Texto fornecido:

%%

Crítica | Cidade dos Sonhos (2001)

A LUZ QUE O OLHO FECHADO REFLETE

Obra prima de David Lynch é também sua passagem para a imortalidade


Em uma sequência devidamente lynchiana de tweets, o falecido diretor havia dito que tentaria descobrir, ao longo de um final de semana, se era conectado com a lua. Sua resolução foi positiva.

Ao ver estes tweets, impressos e colados na parede do apartamento de um amigo aqui em Porto Alegre (no qual irei rodar um curta no mês que vem) imediatamente me veio à mente a última aparição do Major Briggs, pouco depois de explicar a Dale Cooper sobre o White e Black Lodge: acampando na floresta, à noite, os dois dividem histórias ao redor de uma fogueira. No fatídico último episódio da segunda temporada, quando é Cooper quem desaparece, é a vez do Xerife Truman e de Andy dividirem um tronco, esperando zelosamente pelo amigo.

Não lembro de ver muitas vezes a lua nos filmes de Lynch, mas há algo de místico na maneira como seus personagens habitam a noite - e, portanto, são banhados por ela. E faz sentido que Lynch, talvez um dos cineastas mais idiossincráticos de sua geração, filme o céu pelo que há no chão. Seu surrealismo, se existe, vem menos da distorção das cordas da realidade, e mais em uma estranheza revelada na representação mundana (com um filtro cinematográfico) desta. As memórias dos filmes de Lynch são quase sempre mais embaraçadas que suas imagens, uma traição que me remete mais ao não-cachimbo de Magritte do que suas outras pinturas mais famosas.

Faz sentido, portanto, que, enquanto outros diretores tentavam abordar a virada do milênio por meio da excitação / ansiedade, Lynch tenha lançado The Straight Story (1999), um filme calcado na altura do assento de um cortador de grama, inspirado em uma história real (e portanto, surreal). Seu segundo melhor filme é, sem precisar sair do chão, uma viagem interplanetária, que cobre uma distância maior que qualquer nave estelar para unir dois irmãos afastados. No plano final, um deles olha para o céu, e subimos com ele. Para as estrelas.

É possível dizer que Lynch flutuou entre filmes assim, onde filma o mundo em busca de suas estranhezas (Eraserhead, Veludo Azul, Twin Peaks) e filmes onde esta estranheza se impregna no dispositivo (Estrada Perdida, Inland Empire), seja ele cênico, tecnológico ou ambos. Ao que seu filme seguinte a The Straight Story, sua mais potente e mundana aventura, só poderia ser uma reorganização completa dos signos de sua carreira até ali. Diretor de poucos filmes, Lynch surfou e ajudou a empurrar a onda da videoarte, da instalação artística e da realidade virtual, enquanto se apossava menos de gêneros do que de seus fragmentos. Cidade dos Sonhos é a extensão natural disso, se apropriando de algo que, curiosamente, ainda não havia sido pauta para o diretor. Pois o mundo que Lynch filma não é mais o nosso, mas sua representação por meio do cinema e suas estradas, que vem de lugar nenhum e levam à perdição.

%%

Tarefas propostas:
(1) Transcreva do texto sobre Cidade dos Sonhos o trecho que se abre com as palavras que contêm "Obra prima de" e se fecha com "resolução foi positiva.".
(2) Segundo o texto sobre Cidade dos Sonhos, o que Lynch disse que tentaria descobrir ao longo de um final de semana?
(3) Resuma o texto sobre Cidade dos Sonhos em duas frases.

Conjunto de dados:
%%

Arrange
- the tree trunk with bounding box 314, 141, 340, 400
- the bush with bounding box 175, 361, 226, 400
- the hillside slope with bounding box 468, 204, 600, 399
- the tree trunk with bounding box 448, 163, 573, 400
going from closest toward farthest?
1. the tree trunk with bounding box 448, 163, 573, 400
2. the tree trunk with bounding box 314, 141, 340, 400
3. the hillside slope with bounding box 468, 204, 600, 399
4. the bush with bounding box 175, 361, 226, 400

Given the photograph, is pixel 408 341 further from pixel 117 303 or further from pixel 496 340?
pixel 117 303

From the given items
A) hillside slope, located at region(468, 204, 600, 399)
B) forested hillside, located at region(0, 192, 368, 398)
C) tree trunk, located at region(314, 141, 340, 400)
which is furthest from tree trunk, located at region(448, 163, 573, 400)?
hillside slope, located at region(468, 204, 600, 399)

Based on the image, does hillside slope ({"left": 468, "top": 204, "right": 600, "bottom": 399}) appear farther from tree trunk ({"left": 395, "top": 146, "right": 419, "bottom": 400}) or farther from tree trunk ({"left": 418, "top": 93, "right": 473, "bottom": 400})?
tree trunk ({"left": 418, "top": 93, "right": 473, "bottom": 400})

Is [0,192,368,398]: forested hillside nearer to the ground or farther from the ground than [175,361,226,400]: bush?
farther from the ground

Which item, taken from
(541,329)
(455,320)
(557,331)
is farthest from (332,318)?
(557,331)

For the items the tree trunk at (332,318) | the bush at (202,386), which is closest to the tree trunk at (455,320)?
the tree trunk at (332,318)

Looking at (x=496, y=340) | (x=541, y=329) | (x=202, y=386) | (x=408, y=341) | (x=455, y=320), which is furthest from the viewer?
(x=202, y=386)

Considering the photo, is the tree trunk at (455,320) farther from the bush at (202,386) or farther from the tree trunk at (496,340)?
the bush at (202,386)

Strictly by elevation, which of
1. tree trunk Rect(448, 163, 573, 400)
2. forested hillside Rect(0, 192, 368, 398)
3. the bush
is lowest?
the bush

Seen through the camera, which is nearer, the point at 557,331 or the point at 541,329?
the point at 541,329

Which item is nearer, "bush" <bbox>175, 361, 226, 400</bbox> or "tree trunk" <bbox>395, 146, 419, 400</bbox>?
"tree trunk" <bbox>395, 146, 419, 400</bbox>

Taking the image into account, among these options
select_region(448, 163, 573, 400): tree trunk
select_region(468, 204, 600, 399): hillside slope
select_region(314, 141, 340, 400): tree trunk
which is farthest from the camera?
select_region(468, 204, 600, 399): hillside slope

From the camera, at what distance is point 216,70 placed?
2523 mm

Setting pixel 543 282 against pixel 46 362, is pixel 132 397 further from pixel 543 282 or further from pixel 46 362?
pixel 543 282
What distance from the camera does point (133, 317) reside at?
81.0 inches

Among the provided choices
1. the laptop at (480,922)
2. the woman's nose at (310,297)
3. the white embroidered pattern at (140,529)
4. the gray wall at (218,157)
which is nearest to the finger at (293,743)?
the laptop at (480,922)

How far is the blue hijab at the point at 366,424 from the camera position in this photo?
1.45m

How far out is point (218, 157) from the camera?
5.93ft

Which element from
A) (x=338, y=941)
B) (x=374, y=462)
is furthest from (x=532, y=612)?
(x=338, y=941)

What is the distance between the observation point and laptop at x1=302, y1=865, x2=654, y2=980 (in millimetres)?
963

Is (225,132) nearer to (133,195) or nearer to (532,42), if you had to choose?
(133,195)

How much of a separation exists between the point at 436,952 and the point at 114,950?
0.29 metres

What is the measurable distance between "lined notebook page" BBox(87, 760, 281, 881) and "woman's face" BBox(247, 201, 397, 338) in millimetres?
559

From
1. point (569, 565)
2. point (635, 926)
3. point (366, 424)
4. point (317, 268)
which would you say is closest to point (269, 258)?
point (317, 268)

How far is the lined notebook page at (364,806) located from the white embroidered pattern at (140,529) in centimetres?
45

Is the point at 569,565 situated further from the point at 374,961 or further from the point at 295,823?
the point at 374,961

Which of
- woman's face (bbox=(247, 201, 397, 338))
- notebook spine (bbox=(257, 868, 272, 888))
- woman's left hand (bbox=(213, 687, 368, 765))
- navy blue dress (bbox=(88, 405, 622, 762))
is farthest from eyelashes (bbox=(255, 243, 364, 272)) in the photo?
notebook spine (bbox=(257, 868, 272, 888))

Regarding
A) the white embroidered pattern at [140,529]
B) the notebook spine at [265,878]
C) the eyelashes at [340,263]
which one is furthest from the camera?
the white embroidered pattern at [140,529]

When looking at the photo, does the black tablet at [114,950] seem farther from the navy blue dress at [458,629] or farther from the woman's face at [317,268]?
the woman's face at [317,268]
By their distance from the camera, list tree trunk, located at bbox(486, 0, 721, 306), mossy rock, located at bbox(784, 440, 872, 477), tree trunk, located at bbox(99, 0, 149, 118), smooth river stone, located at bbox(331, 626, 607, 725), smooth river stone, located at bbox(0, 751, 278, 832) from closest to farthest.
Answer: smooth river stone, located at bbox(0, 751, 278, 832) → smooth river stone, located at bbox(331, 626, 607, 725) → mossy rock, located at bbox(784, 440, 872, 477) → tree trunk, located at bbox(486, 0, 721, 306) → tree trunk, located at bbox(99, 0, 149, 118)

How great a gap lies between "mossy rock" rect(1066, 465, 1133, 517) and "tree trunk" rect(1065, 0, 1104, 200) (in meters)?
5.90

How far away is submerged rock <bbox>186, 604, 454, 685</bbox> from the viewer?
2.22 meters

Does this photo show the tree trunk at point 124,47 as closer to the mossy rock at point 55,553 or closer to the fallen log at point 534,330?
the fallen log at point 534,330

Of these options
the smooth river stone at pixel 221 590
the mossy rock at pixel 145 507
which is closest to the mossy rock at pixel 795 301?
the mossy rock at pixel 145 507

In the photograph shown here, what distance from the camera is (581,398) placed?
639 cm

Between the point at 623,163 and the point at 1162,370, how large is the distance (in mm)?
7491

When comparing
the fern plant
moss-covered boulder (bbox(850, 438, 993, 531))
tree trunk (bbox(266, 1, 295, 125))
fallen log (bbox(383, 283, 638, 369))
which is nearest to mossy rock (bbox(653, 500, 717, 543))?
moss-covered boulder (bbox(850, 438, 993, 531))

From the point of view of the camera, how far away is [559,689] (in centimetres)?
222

%%

Lista de respostas:
(1)
Obra prima de David Lynch é também sua passagem para a imortalidade


Em uma sequência devidamente lynchiana de tweets, o falecido diretor havia dito que tentaria descobrir, ao longo de um final de semana, se era conectado com a lua. Sua resolução foi positiva.

(2) Se era conectado com a lua.

(3) O texto parte de tweets em que Lynch dizia tentar descobrir se era conectado com a lua e afirma que o surrealismo do diretor vem menos da distorção da realidade do que de uma estranheza revelada na representação mundana dela. Depois de situar The Straight Story e a oscilação de Lynch entre filmes que buscam as estranhezas do mundo e filmes em que essa estranheza se impregna no dispositivo, apresenta Cidade dos Sonhos como a extensão natural disso, pois nele o mundo filmado é a representação do nosso por meio do cinema.